**** SOURCE MATERIAL
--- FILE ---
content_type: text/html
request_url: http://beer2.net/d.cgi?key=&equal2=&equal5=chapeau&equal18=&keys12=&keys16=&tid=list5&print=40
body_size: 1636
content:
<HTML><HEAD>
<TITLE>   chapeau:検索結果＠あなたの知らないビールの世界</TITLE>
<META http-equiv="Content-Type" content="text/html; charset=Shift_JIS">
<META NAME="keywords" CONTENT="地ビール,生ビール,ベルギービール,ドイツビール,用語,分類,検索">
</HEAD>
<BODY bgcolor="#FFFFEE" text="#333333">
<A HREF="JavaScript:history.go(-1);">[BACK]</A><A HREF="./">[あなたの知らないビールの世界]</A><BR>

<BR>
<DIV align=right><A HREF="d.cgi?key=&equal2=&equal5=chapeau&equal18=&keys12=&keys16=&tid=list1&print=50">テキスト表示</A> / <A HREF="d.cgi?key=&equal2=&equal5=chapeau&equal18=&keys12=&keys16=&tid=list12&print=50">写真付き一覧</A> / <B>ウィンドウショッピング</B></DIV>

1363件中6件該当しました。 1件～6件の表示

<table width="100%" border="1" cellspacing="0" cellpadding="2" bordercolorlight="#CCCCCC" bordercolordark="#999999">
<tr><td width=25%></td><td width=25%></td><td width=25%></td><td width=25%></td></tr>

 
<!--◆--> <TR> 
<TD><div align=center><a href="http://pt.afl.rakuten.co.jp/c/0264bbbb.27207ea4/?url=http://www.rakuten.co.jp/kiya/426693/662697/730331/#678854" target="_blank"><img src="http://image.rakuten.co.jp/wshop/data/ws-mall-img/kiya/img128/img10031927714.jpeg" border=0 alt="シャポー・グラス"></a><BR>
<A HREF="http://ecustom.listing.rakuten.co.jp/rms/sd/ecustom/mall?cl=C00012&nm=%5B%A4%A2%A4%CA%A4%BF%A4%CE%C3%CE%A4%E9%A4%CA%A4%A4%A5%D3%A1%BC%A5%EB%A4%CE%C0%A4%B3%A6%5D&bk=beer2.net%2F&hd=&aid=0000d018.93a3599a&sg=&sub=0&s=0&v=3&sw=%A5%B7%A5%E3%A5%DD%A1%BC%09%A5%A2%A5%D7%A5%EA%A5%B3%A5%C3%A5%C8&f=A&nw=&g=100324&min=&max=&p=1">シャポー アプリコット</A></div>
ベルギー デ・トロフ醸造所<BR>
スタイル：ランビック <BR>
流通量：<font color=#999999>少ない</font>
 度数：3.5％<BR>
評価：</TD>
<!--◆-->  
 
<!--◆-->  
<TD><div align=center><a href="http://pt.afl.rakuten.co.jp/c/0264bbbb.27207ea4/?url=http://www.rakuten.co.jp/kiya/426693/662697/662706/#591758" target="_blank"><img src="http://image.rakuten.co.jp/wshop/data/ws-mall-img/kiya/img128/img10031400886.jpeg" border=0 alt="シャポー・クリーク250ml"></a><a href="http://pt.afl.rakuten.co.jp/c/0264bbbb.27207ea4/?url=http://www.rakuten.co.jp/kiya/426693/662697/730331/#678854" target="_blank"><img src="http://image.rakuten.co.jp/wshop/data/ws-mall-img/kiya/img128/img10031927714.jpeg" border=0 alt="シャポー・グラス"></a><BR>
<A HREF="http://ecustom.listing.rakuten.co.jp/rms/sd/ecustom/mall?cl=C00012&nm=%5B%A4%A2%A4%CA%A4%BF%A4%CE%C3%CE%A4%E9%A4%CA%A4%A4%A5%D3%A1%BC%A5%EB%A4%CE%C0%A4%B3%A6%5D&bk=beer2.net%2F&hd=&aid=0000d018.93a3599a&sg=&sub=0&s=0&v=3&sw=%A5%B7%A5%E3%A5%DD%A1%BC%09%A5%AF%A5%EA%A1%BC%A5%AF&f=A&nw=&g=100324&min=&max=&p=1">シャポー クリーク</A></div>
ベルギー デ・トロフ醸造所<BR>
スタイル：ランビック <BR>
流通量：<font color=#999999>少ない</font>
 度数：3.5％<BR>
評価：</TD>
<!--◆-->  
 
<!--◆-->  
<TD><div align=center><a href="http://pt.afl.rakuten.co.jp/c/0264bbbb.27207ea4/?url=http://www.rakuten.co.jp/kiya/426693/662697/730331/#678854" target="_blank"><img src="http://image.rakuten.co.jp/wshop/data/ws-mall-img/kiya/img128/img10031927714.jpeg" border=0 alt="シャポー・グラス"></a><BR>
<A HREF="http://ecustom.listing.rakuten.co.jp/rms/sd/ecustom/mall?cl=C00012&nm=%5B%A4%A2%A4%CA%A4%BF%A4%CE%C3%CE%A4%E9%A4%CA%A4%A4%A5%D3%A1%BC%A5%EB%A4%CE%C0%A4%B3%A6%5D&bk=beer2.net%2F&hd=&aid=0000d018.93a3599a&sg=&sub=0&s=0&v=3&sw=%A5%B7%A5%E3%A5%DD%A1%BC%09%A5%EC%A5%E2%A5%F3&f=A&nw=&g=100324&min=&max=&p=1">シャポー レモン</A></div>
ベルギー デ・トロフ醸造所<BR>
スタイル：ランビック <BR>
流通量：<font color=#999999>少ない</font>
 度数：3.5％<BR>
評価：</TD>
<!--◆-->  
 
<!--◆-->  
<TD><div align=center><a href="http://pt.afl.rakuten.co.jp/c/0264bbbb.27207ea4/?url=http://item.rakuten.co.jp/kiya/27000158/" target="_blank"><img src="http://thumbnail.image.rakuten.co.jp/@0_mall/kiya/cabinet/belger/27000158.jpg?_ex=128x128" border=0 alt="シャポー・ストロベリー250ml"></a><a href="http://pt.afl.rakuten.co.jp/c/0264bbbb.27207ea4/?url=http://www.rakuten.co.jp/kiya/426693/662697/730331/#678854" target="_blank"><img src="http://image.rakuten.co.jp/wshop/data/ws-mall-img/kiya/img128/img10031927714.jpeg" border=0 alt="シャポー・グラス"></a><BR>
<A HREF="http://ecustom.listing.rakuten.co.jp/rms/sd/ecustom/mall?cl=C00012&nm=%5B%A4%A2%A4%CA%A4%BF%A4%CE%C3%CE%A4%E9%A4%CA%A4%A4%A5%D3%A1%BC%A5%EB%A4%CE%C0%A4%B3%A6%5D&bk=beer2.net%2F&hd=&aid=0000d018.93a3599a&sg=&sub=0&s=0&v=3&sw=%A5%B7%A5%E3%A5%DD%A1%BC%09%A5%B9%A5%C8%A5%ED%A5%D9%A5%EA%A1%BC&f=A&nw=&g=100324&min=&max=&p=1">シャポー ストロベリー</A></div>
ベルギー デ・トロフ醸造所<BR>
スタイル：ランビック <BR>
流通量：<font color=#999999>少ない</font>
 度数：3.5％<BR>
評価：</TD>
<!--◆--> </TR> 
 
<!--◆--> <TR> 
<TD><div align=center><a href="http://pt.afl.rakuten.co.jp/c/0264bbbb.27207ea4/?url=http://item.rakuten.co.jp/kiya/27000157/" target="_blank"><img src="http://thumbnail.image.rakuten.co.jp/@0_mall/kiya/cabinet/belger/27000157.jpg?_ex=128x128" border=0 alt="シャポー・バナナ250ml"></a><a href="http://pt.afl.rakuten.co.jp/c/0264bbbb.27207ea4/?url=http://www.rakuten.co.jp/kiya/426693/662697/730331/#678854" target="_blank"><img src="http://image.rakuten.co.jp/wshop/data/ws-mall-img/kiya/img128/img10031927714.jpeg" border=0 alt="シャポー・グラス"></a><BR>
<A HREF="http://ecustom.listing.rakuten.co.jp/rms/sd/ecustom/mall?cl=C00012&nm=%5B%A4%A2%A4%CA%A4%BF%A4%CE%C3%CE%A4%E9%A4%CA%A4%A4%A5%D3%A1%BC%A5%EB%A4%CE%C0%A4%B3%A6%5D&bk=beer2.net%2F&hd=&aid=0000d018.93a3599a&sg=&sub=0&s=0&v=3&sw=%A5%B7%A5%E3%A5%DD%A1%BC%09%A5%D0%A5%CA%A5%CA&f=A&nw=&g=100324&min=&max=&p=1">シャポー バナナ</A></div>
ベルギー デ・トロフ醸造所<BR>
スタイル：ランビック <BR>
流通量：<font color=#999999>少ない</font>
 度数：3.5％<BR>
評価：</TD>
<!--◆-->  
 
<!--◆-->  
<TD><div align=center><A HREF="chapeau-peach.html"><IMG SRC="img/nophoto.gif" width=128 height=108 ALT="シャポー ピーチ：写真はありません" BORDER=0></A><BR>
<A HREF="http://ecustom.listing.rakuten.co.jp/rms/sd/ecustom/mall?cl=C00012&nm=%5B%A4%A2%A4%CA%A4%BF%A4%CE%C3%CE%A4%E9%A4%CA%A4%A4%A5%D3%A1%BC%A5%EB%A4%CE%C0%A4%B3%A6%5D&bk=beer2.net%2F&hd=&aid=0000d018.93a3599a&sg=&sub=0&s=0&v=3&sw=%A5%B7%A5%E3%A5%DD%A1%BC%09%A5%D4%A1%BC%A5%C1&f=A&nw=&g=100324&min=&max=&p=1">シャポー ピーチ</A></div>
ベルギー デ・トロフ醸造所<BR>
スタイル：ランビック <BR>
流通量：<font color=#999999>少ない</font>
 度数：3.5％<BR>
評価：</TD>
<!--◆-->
********
▶ **THE PROBLEM**
Copy out each line of the records above that includes "text".

▶ **RESPONSE BOX**
content_type: text/html
<META http-equiv="Content-Type" content="text/html; charset=Shift_JIS">
<BODY bgcolor="#FFFFEE" text="#333333">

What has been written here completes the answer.